PROBLEM REQUIREMENTS: The line containing "MAHOOT City of" marks the start. Restate it and every following line through the end of the records exactly, and nothing else, leaving out the pictures.

[Collected data entries]
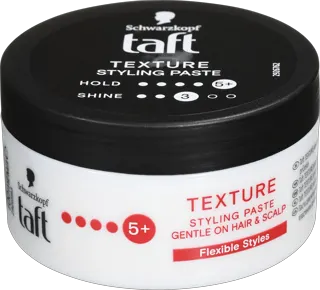Gel za kosu Taft Carbon force gum 100ml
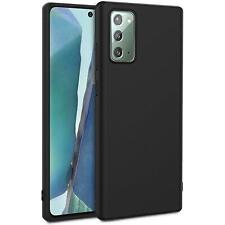 Schutzhülle Für Samsung Galaxy Note 20 Handy Hülle Slim Case Cover Tasche matt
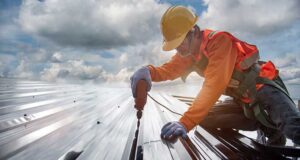 Металлочерепица: популярный топ кровельный материалы, лучшие фирмы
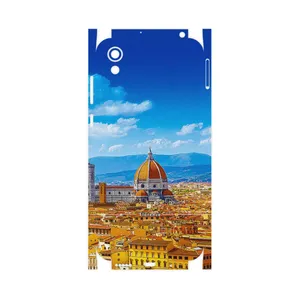 MAHOOT City of Florence-FullSkin Cover Sticker for Honor 8S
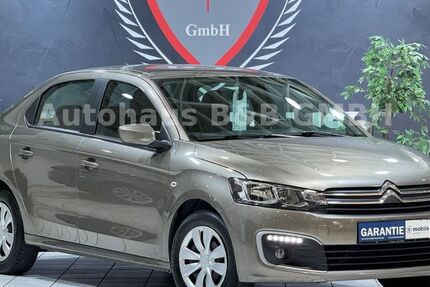 Citroen C-Elysée 77.000 km 8.490 &euro; Bergheim 50126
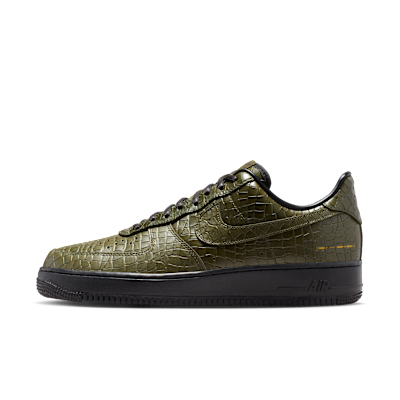 Nike Air Force 1 '07 Premium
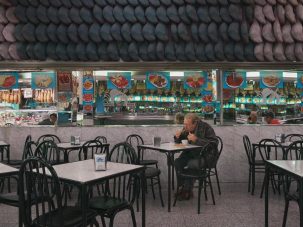 Juan Cavestany, un humanista mirando a Madrid desde el agujerito del cielo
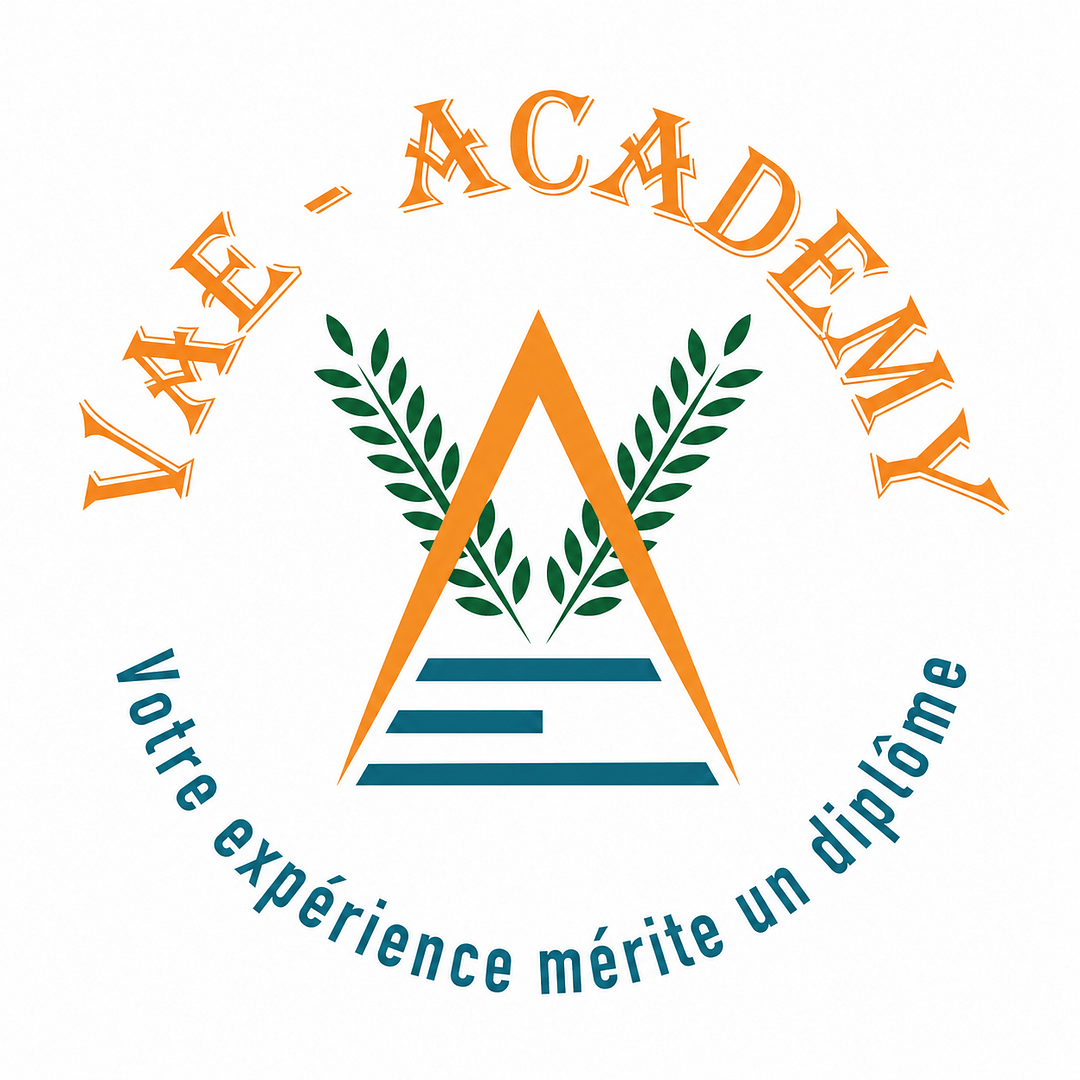               VAE-ACADEMY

SOLUTION TO THIS TASK:
 MAHOOT City of Florence-FullSkin Cover Sticker for Honor 8S
 Citroen C-Elysée 77.000 km 8.490 &euro; Bergheim 50126
 Nike Air Force 1 '07 Premium
 Juan Cavestany, un humanista mirando a Madrid desde el agujerito del cielo
               VAE-ACADEMY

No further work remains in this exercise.